Cosa hai fatto una volta lì?
Iniziai a lavorare per un videogioco come unico Game Artist e, in contemporanea, avevo iniziato molte collaborazioni con un’azienda di nome Eco-Mind, che mi ha messo in contatto con Pirelli, Mediolanum, Enel e altre grosse aziende dove ho impiegato le nozioni per applicazioni corporate, dispositivi mobile e disegno di interfacce grafiche… é comunque un lavoro che continuo a fare tuttora! Ho contatti con le aziende e c’è una reciproca fiducia lavorativa. Avere un cliente serio e duraturo è una cosa fondamentale secondo me.
E dopo Londra? Cosa hai fatto?
Dopo l’esperienza londinese mi sono reso conto che mi mancava qualcosa, avrei voluto conoscere di più sull’animazione digitale. Quindi ho fatto i bagagli e sono andato all’Animation Workshop in Danimarca, dove ho sostenuto un corso di animazione 3D e altri in cui c’erano docenti della Pixar e professionisti di un certo livello. Subito dopo sono andato in Repubblica Ceca per un corso di rigging avanzato e poi di volata in Norvegia a mettere in pratica quello che avevo imparato fino a quel momento.

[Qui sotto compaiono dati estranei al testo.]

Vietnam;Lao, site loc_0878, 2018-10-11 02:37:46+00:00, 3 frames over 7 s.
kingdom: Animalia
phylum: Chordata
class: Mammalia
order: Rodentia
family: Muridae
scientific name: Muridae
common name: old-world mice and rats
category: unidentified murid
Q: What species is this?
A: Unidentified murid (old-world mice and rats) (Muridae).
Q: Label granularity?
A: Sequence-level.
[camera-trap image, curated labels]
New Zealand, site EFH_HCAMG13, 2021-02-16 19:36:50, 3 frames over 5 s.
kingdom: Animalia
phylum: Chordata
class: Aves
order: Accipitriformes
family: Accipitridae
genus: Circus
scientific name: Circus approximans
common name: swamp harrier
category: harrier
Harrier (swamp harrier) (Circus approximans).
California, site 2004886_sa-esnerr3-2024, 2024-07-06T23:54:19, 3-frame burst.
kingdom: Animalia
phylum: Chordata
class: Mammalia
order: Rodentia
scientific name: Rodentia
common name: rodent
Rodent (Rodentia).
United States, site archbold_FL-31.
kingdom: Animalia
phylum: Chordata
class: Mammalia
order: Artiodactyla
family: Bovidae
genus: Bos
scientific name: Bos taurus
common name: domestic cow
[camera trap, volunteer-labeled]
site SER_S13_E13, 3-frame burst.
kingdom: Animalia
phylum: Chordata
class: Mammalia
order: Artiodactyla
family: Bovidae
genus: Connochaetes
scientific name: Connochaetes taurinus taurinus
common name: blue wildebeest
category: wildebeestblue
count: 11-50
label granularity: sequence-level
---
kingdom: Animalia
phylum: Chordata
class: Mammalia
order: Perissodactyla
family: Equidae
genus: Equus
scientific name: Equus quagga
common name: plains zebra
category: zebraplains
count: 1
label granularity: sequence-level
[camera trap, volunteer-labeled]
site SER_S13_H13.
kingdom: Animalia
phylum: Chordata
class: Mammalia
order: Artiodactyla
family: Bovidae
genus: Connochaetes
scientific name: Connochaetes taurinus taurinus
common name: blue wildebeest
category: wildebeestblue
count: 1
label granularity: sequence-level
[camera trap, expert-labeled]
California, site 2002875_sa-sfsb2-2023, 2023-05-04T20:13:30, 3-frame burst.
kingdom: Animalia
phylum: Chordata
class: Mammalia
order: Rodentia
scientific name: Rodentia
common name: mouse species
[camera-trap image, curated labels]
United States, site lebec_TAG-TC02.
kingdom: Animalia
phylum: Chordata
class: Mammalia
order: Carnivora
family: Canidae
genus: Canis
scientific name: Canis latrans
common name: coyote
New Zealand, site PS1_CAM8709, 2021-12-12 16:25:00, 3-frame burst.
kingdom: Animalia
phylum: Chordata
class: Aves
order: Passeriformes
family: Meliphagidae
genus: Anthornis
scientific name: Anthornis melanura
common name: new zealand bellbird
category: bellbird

Hai visitato molti posti diversi! Sei tornato in Italia dopo?
Si, dopo aver lavorato in una digital agency sono tornato in Italia e ho fatto il Free-Lance per qualche anno grazie ai contatti che avevo maturato. Sono stato un libero professionista praticamente fino ad ora! Ma non sono stato con le mani in mano. Attraverso Eco-Mind sono riuscito a lavorare con grandi aziende come la Nespresso, ma forse il mio picco più alto, da libero, l’ho raggiunto lavorando per la Ubisoft. Ricordi anno 1404? Beh, molti suoi aspetti grafici, tra cui l’icona dell’app, sono opera mia. Successivamente sono tornato in Danimarca dove ho studiato effetti speciali. Questo mi ha aiutato molto a lavorare con i video e ad utilizzare quello che già sapevo in un ambito in cui prima non riuscivo ad esprimermi come volevo. Quindi ho lavorato a compositing, rendering fotorealistici, tracciamenti di camera e ora, dopo questo lungo periodo di studio, mi ritrovo la possibilità di poter lavorare in una software house in Germania.
Sono molto felice di avere una possibilità come questa anche perché la vedo come una sfida in cui mettermi alla prova utilizzando le conoscenze e le abilità che ho raccolto fino ad ora.
Beh, questa è la mia storia! Almeno fino ad oggi.